═════ Input for this task ═════

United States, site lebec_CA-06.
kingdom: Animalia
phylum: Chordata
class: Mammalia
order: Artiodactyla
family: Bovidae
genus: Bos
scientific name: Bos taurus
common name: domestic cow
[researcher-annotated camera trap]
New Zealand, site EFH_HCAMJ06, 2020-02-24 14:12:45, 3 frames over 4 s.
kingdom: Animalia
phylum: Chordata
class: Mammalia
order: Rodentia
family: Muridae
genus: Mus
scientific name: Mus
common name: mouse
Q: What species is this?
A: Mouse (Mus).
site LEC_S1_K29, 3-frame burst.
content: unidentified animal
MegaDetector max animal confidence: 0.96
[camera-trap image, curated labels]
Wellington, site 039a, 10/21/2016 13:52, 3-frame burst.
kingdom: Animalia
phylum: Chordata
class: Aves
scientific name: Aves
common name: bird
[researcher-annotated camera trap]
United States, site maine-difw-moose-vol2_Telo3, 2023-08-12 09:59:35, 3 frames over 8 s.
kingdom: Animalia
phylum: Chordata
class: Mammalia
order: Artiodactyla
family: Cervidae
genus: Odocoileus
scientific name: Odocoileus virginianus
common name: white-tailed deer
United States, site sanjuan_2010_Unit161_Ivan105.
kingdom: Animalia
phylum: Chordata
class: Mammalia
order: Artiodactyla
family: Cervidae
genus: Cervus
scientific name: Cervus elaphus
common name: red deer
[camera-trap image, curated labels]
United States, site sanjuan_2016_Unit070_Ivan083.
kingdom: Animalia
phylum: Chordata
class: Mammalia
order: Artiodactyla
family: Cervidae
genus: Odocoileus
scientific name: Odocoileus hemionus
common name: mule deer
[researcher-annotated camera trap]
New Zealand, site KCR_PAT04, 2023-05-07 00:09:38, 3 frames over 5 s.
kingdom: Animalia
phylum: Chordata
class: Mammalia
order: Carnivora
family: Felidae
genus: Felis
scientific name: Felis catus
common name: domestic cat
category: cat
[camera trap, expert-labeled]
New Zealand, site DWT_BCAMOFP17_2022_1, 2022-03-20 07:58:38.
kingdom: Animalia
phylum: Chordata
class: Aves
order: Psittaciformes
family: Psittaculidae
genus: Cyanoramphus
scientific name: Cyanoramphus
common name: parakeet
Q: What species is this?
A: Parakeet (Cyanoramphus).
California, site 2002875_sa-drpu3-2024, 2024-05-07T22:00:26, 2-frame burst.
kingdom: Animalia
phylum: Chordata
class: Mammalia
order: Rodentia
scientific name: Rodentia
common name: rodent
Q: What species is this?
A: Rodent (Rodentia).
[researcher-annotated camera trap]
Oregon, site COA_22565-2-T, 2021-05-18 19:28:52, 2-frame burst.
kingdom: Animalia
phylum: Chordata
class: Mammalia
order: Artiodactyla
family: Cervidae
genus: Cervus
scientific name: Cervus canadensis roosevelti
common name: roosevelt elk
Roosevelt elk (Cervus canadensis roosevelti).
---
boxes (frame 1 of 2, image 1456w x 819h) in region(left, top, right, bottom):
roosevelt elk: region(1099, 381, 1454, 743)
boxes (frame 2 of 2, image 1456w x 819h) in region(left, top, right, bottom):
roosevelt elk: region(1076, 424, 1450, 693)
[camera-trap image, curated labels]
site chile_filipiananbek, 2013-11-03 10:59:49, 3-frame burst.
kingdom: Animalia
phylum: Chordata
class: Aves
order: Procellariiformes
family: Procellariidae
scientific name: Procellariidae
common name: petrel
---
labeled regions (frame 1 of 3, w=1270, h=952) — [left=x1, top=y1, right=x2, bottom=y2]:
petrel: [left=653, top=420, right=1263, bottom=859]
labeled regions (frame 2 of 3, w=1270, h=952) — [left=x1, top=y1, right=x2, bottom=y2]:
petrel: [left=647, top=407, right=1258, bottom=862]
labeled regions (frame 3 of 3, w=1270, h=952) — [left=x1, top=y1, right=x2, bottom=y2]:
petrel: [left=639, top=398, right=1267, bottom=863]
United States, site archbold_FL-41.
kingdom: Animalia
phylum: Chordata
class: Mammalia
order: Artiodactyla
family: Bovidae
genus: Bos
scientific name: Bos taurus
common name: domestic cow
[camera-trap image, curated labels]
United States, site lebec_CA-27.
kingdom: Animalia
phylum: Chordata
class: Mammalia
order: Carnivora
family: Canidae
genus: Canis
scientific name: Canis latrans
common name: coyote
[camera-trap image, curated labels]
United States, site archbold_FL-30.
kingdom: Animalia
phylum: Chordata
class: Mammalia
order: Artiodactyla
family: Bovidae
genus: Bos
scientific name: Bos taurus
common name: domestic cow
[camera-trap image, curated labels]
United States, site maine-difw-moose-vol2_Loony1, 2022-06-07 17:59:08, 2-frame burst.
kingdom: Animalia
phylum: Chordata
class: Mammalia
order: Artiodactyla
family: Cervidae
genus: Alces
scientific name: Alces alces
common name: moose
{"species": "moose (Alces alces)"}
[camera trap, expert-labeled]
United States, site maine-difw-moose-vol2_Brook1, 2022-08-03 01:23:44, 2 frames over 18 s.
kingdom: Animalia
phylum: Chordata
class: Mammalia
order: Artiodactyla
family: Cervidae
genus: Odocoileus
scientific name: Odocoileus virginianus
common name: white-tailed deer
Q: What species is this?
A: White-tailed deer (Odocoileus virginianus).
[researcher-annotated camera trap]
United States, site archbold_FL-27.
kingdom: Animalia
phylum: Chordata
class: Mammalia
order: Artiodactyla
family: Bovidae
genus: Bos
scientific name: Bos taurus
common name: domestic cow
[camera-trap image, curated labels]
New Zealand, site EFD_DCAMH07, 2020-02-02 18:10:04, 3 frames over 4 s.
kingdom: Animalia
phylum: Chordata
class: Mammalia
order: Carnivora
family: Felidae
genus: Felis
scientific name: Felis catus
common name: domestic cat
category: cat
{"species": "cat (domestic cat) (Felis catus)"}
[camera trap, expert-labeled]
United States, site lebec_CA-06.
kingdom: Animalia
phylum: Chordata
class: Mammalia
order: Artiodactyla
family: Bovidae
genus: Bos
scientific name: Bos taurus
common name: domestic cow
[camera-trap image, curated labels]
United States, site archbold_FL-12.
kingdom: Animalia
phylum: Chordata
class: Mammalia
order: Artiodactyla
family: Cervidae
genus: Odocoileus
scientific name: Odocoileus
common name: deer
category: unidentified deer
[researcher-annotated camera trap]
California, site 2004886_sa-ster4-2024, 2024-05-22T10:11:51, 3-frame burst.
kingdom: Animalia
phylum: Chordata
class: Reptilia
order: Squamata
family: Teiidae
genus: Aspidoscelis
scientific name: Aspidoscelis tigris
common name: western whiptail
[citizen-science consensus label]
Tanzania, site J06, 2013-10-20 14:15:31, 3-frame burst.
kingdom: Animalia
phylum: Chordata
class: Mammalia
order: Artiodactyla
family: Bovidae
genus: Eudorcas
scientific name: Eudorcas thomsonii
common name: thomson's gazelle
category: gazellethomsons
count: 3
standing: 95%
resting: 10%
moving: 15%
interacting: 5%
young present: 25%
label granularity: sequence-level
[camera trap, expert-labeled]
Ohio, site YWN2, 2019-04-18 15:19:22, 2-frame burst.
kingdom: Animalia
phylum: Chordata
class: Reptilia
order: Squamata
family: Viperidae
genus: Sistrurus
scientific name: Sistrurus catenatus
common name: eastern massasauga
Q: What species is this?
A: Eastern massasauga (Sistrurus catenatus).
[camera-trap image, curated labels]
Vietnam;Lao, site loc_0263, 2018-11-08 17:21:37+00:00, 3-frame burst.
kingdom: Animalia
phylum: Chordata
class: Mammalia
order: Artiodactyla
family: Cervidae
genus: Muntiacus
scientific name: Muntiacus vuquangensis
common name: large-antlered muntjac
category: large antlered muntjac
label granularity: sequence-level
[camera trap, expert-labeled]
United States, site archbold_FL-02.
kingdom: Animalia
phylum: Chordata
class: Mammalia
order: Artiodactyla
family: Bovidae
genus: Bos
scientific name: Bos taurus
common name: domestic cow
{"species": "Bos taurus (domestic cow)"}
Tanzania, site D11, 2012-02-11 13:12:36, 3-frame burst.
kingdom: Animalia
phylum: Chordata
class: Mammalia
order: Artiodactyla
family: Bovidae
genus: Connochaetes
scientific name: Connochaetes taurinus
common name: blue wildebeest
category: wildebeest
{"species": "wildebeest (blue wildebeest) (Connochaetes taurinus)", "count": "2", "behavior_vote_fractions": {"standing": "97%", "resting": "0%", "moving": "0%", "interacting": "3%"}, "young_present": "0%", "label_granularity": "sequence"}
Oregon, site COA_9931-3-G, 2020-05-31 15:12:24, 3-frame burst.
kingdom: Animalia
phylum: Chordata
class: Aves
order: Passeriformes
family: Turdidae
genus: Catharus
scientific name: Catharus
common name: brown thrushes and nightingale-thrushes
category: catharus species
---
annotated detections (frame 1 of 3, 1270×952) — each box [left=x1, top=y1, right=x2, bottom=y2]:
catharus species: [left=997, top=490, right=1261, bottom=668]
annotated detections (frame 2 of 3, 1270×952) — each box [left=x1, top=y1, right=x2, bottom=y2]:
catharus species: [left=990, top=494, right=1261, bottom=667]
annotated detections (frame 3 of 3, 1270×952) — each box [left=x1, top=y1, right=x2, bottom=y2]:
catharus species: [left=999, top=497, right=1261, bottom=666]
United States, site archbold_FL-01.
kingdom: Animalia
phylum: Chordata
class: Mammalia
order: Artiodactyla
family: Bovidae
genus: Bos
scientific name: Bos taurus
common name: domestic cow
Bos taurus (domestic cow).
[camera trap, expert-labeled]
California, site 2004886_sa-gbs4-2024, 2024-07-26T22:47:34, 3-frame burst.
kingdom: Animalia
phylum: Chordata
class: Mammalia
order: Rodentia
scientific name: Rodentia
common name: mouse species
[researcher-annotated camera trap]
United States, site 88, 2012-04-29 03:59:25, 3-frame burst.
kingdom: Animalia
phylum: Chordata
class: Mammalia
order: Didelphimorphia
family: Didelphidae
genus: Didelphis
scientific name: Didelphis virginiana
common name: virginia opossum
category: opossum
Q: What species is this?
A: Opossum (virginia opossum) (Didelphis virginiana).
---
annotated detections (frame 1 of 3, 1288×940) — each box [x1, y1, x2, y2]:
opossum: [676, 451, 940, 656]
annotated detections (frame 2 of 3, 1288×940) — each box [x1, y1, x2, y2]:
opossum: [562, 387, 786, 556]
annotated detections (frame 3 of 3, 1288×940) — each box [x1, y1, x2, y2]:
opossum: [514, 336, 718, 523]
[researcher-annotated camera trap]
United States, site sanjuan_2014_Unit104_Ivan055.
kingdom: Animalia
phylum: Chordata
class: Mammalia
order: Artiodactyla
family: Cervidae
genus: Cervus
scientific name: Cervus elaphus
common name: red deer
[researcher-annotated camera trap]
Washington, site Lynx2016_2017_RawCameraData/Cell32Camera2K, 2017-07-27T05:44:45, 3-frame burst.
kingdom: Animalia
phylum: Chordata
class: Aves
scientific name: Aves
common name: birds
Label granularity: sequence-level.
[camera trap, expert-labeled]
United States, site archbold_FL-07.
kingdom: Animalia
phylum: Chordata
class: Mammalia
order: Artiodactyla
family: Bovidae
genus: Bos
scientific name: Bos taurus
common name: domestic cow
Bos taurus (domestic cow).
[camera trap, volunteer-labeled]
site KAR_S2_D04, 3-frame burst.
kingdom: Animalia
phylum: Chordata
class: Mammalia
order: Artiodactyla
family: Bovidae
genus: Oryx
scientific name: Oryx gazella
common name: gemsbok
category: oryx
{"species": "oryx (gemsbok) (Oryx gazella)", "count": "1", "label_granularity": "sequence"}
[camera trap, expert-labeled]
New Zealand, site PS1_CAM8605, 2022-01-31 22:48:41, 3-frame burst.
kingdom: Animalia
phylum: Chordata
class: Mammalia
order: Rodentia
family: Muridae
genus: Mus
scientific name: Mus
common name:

═════

Transcribe the records above from the line holding "common name: birds" down to the line holding "scientific name: Oryx gazella", inclusive, without adding anything.

:: Answer section ::
common name: birds
Label granularity: sequence-level.
[camera trap, expert-labeled]
United States, site archbold_FL-07.
kingdom: Animalia
phylum: Chordata
class: Mammalia
order: Artiodactyla
family: Bovidae
genus: Bos
scientific name: Bos taurus
common name: domestic cow
Bos taurus (domestic cow).
[camera trap, volunteer-labeled]
site KAR_S2_D04, 3-frame burst.
kingdom: Animalia
phylum: Chordata
class: Mammalia
order: Artiodactyla
family: Bovidae
genus: Oryx
scientific name: Oryx gazella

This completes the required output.